日本は少子高齢化で、外国人の労働力に頼らざるを得ない部分が多い。それにもかかわらず、日本人は外国人、特に中国人に対して厳しくあたっていないだろうか。日本で働く中国人たちのSOSに耳を傾けた。(ジャーナリスト 姫田小夏)
外国人採用、変わらない職場の意識
憧れの日本で働く機会を得たものの、泣く泣く日本の職場を去る中国の若者は少なくない。日本ではパワーハラスメント(パワハラ)の防止が法律で決まり、社会全体に意識が浸透するようになったが、そのしわ寄せが外国人採用の若者に向かう一面もある。

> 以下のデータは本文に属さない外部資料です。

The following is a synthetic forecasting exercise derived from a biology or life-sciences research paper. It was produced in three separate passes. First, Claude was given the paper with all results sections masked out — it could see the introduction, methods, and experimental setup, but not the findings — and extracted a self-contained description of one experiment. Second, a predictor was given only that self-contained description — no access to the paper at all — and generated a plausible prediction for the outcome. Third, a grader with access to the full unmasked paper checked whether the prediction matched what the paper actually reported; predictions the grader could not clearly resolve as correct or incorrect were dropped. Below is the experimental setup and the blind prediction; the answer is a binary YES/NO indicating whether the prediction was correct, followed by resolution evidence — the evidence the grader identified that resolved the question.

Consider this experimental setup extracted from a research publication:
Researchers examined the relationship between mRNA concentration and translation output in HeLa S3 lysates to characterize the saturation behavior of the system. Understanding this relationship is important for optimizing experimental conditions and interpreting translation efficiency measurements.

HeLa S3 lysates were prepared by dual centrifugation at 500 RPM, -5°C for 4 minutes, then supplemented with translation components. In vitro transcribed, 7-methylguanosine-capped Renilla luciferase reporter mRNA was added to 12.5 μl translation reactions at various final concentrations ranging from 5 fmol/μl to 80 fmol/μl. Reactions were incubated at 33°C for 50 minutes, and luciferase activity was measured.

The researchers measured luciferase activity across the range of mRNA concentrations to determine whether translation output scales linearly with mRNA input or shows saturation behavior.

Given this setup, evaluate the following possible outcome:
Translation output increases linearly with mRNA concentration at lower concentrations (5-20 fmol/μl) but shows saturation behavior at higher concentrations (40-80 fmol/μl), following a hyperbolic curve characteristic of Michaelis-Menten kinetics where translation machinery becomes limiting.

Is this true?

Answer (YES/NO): NO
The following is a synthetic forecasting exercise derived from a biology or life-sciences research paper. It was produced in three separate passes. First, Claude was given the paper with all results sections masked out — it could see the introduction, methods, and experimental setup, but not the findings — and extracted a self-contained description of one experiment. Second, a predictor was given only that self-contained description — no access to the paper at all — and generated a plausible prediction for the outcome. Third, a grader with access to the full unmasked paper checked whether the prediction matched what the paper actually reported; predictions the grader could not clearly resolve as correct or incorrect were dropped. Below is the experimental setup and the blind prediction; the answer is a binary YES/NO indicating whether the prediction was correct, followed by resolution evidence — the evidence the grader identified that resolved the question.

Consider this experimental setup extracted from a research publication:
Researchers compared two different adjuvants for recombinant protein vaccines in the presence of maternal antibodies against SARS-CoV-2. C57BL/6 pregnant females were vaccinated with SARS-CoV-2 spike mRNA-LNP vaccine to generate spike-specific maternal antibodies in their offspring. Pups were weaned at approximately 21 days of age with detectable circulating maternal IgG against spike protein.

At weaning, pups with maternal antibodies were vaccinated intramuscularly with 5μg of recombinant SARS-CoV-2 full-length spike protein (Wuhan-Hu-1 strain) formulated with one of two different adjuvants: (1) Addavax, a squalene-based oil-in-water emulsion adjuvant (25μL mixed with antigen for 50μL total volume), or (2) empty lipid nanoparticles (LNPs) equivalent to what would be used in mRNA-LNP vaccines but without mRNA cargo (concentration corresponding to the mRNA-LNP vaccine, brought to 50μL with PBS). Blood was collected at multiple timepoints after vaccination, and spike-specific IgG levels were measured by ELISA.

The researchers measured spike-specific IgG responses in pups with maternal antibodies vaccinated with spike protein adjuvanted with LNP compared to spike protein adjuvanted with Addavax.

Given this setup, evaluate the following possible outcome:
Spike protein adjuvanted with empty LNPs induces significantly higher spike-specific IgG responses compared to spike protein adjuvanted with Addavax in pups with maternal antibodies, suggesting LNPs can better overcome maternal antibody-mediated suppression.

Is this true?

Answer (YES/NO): NO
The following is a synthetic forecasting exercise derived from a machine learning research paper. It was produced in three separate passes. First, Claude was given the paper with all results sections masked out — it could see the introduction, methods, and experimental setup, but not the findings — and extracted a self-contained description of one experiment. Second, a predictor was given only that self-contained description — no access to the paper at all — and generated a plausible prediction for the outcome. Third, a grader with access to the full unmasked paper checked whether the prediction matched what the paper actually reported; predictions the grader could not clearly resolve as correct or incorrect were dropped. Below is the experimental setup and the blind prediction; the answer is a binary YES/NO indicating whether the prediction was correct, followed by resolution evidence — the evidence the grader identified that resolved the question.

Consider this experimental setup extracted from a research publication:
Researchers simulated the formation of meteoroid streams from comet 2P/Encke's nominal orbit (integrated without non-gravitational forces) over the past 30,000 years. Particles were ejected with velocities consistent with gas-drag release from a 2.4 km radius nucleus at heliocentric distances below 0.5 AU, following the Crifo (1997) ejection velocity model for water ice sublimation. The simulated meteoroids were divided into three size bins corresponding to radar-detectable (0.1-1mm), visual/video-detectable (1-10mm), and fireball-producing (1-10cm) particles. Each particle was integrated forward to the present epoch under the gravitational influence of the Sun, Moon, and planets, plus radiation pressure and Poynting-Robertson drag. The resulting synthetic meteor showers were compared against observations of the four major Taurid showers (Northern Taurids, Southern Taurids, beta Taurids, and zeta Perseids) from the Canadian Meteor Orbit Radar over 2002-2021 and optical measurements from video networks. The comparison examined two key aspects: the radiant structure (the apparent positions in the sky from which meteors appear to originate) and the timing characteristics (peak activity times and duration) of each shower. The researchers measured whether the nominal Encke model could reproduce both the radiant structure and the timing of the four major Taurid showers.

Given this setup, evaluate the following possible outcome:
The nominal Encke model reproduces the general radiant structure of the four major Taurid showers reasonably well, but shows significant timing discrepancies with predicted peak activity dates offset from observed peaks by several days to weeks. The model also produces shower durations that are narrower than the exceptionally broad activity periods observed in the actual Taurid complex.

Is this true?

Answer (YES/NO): YES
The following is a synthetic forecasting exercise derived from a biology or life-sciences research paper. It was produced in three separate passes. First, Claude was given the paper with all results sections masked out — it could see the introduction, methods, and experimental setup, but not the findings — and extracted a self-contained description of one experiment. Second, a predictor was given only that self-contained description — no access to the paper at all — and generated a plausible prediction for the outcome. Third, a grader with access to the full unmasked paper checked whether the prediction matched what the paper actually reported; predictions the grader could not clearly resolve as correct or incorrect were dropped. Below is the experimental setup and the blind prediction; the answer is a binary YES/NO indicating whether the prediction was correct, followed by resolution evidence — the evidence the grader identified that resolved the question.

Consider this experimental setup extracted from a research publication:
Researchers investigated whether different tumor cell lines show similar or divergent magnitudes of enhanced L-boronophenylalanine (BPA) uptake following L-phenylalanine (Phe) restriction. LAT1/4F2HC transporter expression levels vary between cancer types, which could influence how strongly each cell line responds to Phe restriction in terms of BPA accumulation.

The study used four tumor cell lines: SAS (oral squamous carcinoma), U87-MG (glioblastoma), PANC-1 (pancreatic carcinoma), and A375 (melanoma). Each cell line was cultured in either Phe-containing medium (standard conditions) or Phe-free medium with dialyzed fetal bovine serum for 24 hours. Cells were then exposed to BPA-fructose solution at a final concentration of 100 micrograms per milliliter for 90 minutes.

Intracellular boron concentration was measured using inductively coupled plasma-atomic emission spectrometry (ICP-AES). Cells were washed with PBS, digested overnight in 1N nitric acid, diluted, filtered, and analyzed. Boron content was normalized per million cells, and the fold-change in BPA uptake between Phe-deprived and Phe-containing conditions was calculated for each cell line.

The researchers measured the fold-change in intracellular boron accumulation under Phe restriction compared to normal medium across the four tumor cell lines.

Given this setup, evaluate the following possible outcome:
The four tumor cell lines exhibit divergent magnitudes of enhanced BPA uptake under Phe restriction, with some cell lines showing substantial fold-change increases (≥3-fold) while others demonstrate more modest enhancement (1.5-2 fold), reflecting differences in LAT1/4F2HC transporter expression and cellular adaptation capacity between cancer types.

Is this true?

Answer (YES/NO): NO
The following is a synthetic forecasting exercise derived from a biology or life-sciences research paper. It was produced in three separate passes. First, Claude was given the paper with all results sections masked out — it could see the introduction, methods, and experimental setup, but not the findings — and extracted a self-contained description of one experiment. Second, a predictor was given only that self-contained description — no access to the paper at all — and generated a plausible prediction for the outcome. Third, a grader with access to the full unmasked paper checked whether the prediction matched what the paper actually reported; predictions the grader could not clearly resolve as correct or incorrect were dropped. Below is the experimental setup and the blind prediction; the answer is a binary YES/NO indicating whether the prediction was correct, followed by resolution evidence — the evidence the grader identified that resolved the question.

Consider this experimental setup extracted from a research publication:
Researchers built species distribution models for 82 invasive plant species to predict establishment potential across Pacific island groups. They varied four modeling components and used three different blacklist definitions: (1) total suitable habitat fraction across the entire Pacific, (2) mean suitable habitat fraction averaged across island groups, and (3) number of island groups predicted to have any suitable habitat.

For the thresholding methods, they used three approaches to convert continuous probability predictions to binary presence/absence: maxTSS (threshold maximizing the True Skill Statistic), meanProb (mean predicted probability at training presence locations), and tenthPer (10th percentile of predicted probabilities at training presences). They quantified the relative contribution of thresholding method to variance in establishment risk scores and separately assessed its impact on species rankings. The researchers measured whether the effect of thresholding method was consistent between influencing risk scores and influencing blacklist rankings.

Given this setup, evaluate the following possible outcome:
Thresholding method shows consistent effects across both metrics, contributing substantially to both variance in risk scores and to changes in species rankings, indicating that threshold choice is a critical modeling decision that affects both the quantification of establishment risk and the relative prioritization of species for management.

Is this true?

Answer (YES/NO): NO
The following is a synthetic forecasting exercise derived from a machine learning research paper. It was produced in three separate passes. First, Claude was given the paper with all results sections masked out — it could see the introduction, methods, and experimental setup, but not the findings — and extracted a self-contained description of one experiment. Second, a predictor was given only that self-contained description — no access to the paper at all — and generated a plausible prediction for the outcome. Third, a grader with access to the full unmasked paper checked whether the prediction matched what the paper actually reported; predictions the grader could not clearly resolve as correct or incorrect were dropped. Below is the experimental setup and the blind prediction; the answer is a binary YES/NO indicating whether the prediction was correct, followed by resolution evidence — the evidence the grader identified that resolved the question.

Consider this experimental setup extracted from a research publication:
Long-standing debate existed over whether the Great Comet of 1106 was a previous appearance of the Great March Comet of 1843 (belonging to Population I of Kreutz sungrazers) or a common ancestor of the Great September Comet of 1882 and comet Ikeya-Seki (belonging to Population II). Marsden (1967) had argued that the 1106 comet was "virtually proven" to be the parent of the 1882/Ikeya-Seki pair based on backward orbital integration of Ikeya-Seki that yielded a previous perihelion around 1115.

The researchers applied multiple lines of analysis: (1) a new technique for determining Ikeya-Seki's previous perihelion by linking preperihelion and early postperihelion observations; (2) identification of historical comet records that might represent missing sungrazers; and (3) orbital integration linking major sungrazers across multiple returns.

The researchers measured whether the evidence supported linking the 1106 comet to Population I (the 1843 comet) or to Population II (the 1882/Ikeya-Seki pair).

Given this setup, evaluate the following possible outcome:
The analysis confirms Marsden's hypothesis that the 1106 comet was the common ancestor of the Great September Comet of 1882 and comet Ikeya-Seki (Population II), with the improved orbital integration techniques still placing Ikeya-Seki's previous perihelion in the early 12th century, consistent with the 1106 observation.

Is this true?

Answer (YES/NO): NO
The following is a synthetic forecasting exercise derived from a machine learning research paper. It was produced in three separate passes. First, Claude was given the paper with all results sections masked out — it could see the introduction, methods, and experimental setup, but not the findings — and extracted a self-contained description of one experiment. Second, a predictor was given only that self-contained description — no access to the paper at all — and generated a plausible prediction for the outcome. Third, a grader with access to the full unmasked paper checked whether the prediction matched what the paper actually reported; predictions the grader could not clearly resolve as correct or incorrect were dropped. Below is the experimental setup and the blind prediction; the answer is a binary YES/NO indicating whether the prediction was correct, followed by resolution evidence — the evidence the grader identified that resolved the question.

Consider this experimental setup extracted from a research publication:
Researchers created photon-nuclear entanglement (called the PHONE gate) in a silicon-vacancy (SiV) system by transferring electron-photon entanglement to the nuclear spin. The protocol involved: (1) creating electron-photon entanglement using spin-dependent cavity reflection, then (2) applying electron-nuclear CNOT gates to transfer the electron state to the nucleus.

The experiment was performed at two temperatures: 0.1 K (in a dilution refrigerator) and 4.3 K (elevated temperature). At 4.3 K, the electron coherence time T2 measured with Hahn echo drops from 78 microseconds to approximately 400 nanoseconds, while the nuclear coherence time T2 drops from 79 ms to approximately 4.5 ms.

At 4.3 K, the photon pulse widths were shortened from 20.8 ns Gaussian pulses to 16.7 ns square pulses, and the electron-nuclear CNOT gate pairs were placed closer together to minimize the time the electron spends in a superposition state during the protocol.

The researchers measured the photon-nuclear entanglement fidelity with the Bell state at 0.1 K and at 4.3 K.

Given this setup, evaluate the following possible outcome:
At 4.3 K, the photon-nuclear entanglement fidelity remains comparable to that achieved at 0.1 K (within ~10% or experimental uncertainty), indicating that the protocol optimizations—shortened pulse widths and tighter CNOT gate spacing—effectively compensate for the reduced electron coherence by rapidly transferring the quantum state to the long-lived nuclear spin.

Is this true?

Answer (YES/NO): NO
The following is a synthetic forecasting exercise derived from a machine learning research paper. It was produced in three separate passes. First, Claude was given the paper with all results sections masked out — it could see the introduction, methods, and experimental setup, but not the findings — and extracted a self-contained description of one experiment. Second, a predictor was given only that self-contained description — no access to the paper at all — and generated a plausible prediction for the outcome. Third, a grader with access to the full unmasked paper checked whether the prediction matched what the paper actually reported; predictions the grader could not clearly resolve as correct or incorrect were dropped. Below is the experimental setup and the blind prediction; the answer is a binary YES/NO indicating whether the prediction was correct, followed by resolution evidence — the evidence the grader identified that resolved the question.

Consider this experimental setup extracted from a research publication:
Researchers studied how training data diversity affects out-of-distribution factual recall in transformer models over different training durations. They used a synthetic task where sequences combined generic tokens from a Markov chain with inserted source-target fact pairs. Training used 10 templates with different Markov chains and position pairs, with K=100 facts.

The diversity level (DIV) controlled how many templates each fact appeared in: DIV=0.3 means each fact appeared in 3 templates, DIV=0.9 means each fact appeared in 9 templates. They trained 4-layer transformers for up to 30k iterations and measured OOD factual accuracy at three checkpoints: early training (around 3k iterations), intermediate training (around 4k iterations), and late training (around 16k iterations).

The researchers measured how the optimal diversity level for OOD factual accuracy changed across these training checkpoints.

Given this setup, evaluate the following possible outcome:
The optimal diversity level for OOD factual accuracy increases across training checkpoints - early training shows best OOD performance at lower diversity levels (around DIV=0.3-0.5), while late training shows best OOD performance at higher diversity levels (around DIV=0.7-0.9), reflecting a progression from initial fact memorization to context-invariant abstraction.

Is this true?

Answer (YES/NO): NO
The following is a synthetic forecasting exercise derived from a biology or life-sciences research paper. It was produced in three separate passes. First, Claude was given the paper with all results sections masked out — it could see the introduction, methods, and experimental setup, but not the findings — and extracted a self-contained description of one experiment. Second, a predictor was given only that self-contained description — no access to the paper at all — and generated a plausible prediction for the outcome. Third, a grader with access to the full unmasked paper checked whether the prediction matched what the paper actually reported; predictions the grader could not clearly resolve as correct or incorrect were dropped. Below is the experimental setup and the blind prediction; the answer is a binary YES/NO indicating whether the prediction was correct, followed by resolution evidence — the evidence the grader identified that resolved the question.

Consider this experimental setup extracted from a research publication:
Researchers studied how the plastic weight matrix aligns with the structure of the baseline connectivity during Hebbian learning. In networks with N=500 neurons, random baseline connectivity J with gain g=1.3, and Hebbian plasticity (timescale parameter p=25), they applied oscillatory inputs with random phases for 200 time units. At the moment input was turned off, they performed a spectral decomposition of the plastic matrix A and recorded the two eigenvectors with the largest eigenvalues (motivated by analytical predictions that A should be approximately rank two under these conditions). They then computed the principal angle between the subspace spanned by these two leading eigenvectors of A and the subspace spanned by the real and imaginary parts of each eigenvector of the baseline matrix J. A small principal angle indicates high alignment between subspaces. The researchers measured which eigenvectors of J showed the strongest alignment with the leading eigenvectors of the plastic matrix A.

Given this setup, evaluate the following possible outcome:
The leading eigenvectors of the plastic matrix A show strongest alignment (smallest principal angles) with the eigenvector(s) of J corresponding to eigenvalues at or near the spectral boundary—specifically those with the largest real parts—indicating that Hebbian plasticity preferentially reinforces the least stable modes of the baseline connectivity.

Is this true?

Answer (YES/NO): NO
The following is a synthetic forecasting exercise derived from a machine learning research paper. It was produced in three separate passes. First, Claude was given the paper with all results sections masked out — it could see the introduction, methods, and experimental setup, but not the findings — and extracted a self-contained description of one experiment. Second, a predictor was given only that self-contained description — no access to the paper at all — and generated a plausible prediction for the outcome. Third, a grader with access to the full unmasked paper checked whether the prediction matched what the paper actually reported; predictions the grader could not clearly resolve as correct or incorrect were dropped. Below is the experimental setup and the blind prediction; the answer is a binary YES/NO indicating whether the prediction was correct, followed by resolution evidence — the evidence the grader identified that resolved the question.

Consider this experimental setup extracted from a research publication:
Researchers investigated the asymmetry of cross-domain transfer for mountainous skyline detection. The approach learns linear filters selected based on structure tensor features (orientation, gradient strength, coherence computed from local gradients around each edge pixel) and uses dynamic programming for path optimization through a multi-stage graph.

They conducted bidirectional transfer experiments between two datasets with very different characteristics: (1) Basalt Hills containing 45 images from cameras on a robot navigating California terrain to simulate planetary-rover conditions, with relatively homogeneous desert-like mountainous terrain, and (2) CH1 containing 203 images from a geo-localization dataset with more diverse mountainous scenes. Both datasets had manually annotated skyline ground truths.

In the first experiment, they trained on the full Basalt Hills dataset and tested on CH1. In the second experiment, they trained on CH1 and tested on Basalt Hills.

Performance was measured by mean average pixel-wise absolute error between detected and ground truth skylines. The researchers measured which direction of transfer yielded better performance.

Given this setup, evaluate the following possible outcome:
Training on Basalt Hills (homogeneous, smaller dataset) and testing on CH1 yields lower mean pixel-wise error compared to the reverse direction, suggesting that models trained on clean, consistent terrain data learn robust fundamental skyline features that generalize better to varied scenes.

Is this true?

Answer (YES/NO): NO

「ほんのささいなミスに、上司からこんなにひどく怒られるとは想像もしませんでした。私自身は真面目に手を抜かず頑張っているつもりなんですが……」
梁さん(仮名)は今年の春、都内の有名私大を卒業し、憧れの日本企業に新卒で就職した。業界では名の通った会社であり、梁さんもこの企業の発展に自分の将来を重ね合わせていた。入社して3カ月間、なんとか社内のシステムに慣れなければと必死に頑張っているが、苦しい日々が続いている。
「噂には聞いていたし、自分でも覚悟はしていましたが、日本企業は想像以上につらい現場です。仕事の内容よりも社内の人間関係がはるかに難しいです」と梁さんは語る。